Matthew 27:62-66
The next day, that is, after the day of Preparation, the chief priests and the Pharisees gathered before Pilate and said, “Sir, we remember what that impostor said while he was still alive, ‘After three days I will rise again.’ Therefore command that the tomb be made secure until the third day; otherwise his disciples may go and steal him away, and tell the people, ‘He has been raised from the dead,’ and the last deception would be worse than the first.” Pilate said to them, “You have a guard of soldiers; go, make it as secure as you can.” So they went with the guard and made the tomb secure by sealing the stone.
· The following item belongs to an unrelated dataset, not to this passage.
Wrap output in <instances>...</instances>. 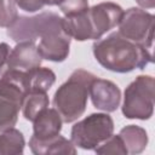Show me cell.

The request for guards to be posted at Jesus’ tomb is another detail unique to Matthew. It seems likely that one of the rumors that plagued Matthew’s community was, in fact, the charge that Jesus’ disciples had stolen his body in order to claim resurrection. And so Matthew deals with that via his narrative by sharing the account of the guard detail.
Once again, the Romans come off in a slightly better light than do the Jewish religious authorities, as it is the Pharisees who request the tomb and Pilate who, rather than send his own soldiers, tells them to see to the matter themselves.
But this brief scene serves another purpose, too, as it sets up the climatic reversal to come. For Pilate’s command is to make the tomb “as secure as you can.” And they do, sealing the stone shut. But, as readers of the gospel both then and now know, no human effort can prevail against God’s intention to resurrect the Christ and renew humanity and, indeed, the cosmos, by defeating death once and for all.
The Pharisees in this story are neither the first nor last to attempt to take matters into their own hands, to secure their fate and future by their own means, and to order the world as they desire. We see such attempts everywhere, not least in our own lives and homes. But now as then, such efforts finally are futile, for whether noble or self-serving they are all bounded by the mortality that is ours as children of Adam and Eve. For this reason, God enters into our story not to fix us or change us or improve us, but to redeem and resurrect us. Jesus, as the Apostle Paul says, is the first fruits of this redemption, the sign and promise of all that is to come.
Prayer: Dear God, we give you thanks that your will to love and redeem all will not be thwarted…even by our best efforts. In Jesus’ name, Amen.